10.2 Partner Controller Obligations
As data controller for landlord personal data, Partner is responsible for ensuring that a lawful basis exists for all processing of landlord personal data, whether by Partner directly or by Wectory as processor. Partner must provide appropriate privacy notices to landlords explaining how their personal data will be processed. Partner must obtain explicit consent from landlords where consent is the relevant lawful basis for processing. Partner must respond to data subject access requests and other exercises of data subject rights within the timescales required by applicable legislation. Partner must report personal data breaches to the Information Commissioner's Office where required by applicable legislation. Partner must ensure the accuracy of landlord personal data provided to Wectory and must implement appropriate data retention policies.

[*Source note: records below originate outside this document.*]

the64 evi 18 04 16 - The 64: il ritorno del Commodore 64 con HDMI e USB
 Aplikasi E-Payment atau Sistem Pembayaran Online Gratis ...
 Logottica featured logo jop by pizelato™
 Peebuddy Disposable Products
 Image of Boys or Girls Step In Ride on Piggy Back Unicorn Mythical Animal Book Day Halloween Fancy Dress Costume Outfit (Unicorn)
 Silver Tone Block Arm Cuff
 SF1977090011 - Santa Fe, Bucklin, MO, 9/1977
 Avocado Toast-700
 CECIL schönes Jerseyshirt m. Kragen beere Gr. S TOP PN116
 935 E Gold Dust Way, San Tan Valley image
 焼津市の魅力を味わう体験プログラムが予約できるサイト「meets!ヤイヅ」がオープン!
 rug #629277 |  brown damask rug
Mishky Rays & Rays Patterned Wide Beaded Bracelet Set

10.3 Wectory Processor Obligations
As data processor for landlord personal data, Wectory will process such data only on Partner's documented instructions as set out in these Terms and the Data Processing Agreement. Wectory will implement appropriate technical and organisational measures to protect landlord personal data against unauthorised or unlawful processing and against accidental loss, destruction, or damage. Wectory will assist Partner in responding to data subject requests and in meeting Partner's other obligations under data protection legislation. Wectory will notify Partner without undue delay upon becoming aware of any personal data breach affecting landlord data. Further details of Wectory's processor obligations are set out in the Data Processing Agreement at Schedule 1.
10.4 Sub-Processors
Wectory engages sub-processors to assist in providing the Service. The categories of sub-processors engaged include cloud infrastructure providers for data hosting and processing, payment processing providers for Direct Debit collection, document service providers for agreement generation and electronic signature, communication service providers for email notifications, and analytics providers for platform performance monitoring. A current list of sub-processors is maintained at wectory.com/legal/sub-processors. Wectory will notify Partners of any intended changes to sub-processors not less than thirty days before engaging any new sub-processor, and Partners may object to such changes in accordance with the procedure set out in the Data Processing Agreement.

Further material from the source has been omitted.